A consultation paper has been issued today, press reports state:
Learner drivers who fail their tests face paying more than those who pass in an attempt to discourage young motorists who are not ready for the road.
Under government plans people who pass their test will be entitled to "cashback" from the £62 fee that they pay for taking it.
Those that fail, however, will have to pay the full amount in a bid to encourage young drivers to ensure that they are ready to take the test.
The plans have been put out to consultation by the Department for Transport amid concerns that just one in five people pass their driving test on the first attempt.
From: The Telegraph
Learner drivers may get refund if they pass test first time
The Department for Transport (DfT) is considering the proposal in a bid to encourage learners to only take the test when they are ready and confident of passing.
It is hoped this will mean new drivers are less likely to have an accident in their first months of having a full licence. Only 47.6% of learners pass first time.
The Driving and Vehicle Standards Agency (DVSA) conducts 1.5m practical tests each year but only 21% result in a first-time pass. Fifty-three per cent are failed and 26% are passed by learners who are on at least their second attempt.
Under the proposal, the practical driving test fee, which costs up to £75, would be reduced. The learner would also be required to pay a deposit – the exact figure has yet to be determined – which would be returned if they passed.
This is part of a consultation aimed at finding ways to improve road safety and increase efficiency in government agencies.
From the Guardian
Money off if you pass driving test first time: Bid to make sure learners sit exam when they're ready
New drivers would get a cashback reward if they pass their test the first time under plans being considered by the Government.

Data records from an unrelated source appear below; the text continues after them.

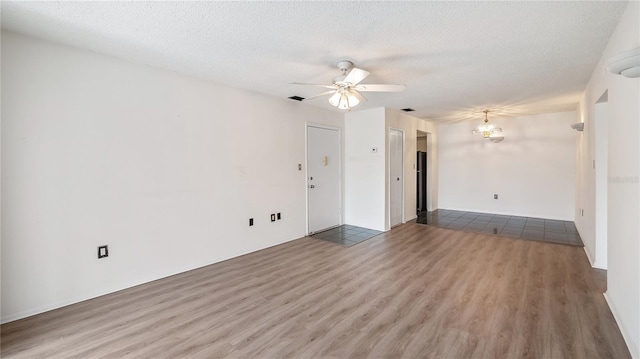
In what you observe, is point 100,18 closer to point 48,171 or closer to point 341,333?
point 48,171

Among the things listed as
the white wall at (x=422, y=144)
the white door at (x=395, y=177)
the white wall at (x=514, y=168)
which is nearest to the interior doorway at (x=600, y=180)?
the white door at (x=395, y=177)

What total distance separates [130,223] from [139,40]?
5.89 ft

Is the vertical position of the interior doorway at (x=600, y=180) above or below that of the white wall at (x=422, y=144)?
below

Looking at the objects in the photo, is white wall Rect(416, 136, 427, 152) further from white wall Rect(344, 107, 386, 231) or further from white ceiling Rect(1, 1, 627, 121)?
white ceiling Rect(1, 1, 627, 121)

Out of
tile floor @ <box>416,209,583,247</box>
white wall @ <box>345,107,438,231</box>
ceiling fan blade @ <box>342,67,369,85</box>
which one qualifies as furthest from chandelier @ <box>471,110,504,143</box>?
ceiling fan blade @ <box>342,67,369,85</box>

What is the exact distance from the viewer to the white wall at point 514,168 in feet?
19.4

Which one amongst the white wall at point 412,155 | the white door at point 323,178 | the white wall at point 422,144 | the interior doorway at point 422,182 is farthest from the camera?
the white wall at point 422,144

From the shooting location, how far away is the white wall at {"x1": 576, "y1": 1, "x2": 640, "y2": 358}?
1.80 m

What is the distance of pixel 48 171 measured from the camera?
2.46 m

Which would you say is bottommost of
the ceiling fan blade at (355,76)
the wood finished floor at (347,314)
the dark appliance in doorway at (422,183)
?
the wood finished floor at (347,314)

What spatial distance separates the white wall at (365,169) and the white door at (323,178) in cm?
26

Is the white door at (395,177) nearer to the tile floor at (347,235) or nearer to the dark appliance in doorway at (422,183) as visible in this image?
the tile floor at (347,235)

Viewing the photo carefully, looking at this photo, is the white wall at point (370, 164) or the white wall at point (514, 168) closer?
the white wall at point (370, 164)

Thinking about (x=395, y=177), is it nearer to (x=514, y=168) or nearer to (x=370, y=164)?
(x=370, y=164)
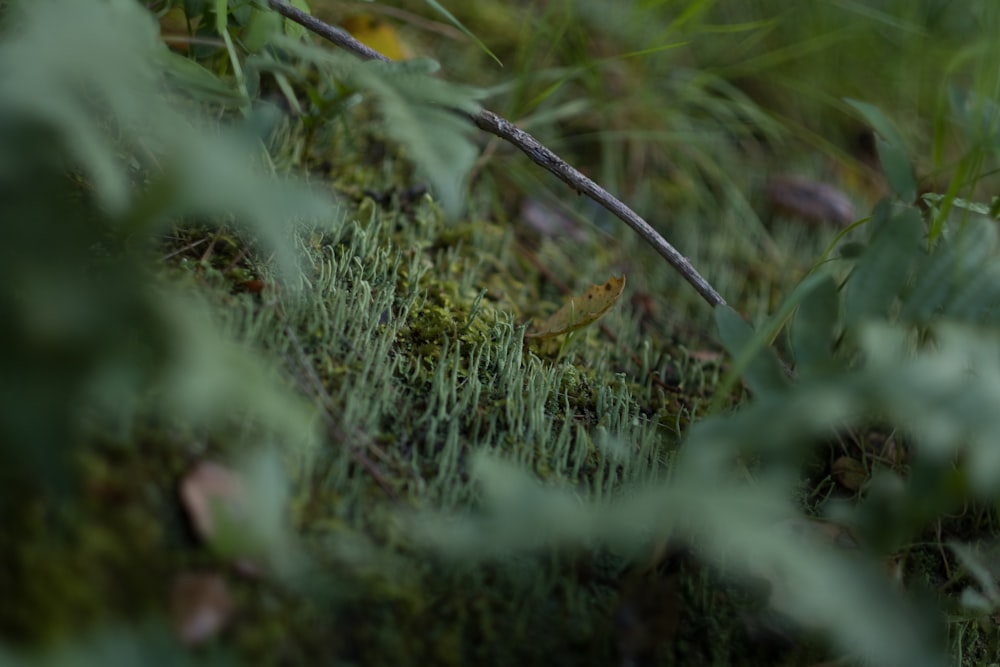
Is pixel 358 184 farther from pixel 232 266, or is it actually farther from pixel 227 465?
pixel 227 465

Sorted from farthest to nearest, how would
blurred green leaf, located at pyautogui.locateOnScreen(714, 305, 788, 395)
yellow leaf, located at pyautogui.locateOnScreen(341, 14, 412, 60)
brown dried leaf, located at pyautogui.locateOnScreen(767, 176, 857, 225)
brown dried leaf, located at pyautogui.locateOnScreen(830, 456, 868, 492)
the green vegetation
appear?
1. brown dried leaf, located at pyautogui.locateOnScreen(767, 176, 857, 225)
2. yellow leaf, located at pyautogui.locateOnScreen(341, 14, 412, 60)
3. brown dried leaf, located at pyautogui.locateOnScreen(830, 456, 868, 492)
4. blurred green leaf, located at pyautogui.locateOnScreen(714, 305, 788, 395)
5. the green vegetation

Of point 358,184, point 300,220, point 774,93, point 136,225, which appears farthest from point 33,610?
point 774,93

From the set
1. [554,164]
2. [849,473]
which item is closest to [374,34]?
[554,164]

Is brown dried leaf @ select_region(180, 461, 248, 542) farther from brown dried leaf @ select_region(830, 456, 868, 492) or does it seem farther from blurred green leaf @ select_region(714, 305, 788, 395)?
brown dried leaf @ select_region(830, 456, 868, 492)

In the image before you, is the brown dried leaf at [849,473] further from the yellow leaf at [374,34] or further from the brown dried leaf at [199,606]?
the yellow leaf at [374,34]

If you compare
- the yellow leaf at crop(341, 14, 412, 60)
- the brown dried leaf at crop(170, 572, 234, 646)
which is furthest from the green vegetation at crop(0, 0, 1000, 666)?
the yellow leaf at crop(341, 14, 412, 60)

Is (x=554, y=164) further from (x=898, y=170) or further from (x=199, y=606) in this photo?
(x=199, y=606)
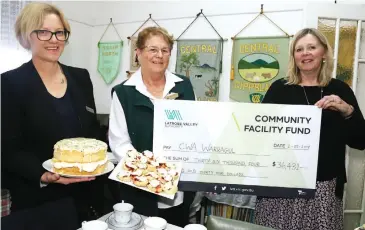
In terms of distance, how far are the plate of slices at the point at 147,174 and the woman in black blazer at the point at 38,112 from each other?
0.18 meters

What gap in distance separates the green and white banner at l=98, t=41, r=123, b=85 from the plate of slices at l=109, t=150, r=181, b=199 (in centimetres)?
253

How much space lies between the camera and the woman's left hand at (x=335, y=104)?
146 cm

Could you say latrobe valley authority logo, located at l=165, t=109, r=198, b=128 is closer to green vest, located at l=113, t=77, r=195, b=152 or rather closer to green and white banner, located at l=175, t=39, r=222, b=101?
green vest, located at l=113, t=77, r=195, b=152

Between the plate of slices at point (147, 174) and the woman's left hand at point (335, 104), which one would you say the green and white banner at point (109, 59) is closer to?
the plate of slices at point (147, 174)

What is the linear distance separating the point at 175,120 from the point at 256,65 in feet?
5.60

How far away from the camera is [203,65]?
3244mm

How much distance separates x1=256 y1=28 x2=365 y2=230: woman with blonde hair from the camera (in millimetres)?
1540

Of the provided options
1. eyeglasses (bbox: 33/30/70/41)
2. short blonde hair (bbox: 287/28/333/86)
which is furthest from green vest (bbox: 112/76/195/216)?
short blonde hair (bbox: 287/28/333/86)

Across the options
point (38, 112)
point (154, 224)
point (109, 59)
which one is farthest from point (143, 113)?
point (109, 59)

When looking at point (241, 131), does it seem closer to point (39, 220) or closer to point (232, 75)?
point (39, 220)

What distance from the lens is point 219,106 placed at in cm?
153

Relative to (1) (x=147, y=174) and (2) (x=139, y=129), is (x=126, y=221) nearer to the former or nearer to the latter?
(1) (x=147, y=174)

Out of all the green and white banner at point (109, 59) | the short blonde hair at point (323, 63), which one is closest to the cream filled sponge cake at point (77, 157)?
the short blonde hair at point (323, 63)

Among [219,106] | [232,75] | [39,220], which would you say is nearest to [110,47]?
[232,75]
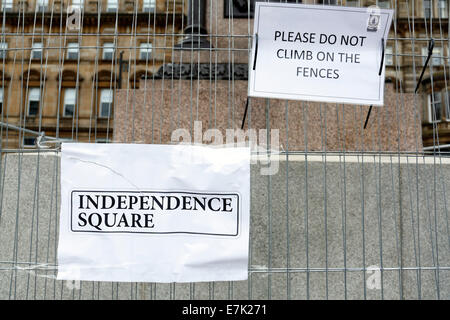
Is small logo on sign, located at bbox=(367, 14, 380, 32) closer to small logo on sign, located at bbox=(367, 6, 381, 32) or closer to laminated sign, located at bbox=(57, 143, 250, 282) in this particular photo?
small logo on sign, located at bbox=(367, 6, 381, 32)

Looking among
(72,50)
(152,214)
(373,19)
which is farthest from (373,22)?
(72,50)

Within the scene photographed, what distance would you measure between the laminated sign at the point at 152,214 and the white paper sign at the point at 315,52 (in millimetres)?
565

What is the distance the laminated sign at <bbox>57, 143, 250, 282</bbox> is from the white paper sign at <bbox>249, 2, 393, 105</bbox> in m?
0.56

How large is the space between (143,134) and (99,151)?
0.99m

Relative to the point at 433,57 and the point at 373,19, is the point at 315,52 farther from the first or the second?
the point at 433,57

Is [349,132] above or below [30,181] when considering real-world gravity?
above

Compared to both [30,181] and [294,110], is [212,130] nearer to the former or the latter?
[294,110]

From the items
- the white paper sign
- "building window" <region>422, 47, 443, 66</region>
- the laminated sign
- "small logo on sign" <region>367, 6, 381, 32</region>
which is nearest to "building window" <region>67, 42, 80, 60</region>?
the laminated sign

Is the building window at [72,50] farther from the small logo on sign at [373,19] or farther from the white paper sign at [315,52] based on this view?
the small logo on sign at [373,19]

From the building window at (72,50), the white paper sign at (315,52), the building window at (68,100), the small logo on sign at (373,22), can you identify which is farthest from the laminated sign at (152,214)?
the building window at (68,100)

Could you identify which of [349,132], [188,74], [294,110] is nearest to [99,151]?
[188,74]

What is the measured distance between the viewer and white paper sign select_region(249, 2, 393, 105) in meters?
3.18

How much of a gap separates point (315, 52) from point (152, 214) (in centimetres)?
160
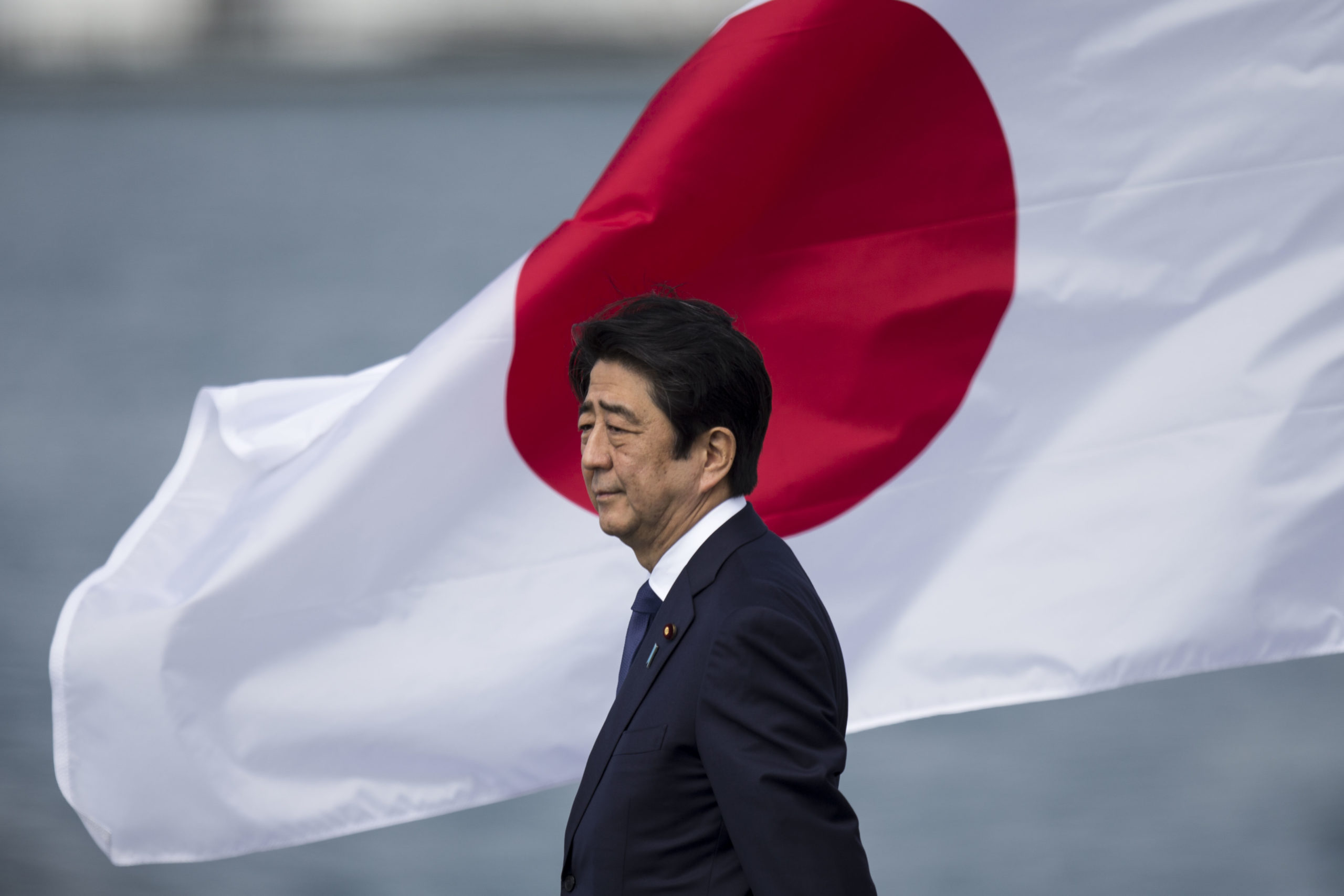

Only one in five learners pass their first driving test, and it is hoped that offering to refund part of their test fee would encourage them to delay booking until they are sure they are likely to be successful.
Currently a daytime test during the week costs £62, rising to £75 for evening and weekend slots, with most learners forking out for several attempts.
Officials from the Department for Transport propose treating part of the fee as a deposit when the test is booked, which would then be refunded to the learner if they pass on their first attempt.
Transport Secretary Patrick McLoughlin said: ‘We want to make learning to drive safer and more affordable. This change will give those who pass first time some money back and provide an incentive for learners to be more prepared before they take their test.’ Ministers are also looking at ways to offer more flexible test slots to reduce waiting times, a wider selection of test venues and a more effective system for booking tests online, and will consult on the fees for both practical and theory tests.
Many learners are encouraged to book a test soon after they have started driving lessons to avoid waiting weeks for a test date, only to find they are not ready when the time comes, fail, and have to pay for another slot.
According to the DVLA, a learner needs an average of 45 hours of lessons to pass their test – typically at a cost of more than £1,000. Sitting multiple tests causes the costs to further pile up. Figures released by the Driver and Vehicle Standards Agency last year revealed one man in his 30s only passed on his 11th attempt, having spent nearly £2,000 on lessons and tests. Transport minister Lord Ahmad of Wimbledon said: ‘This is a bold and ambitious approach aimed at putting the user at the heart of everything the motoring agencies do.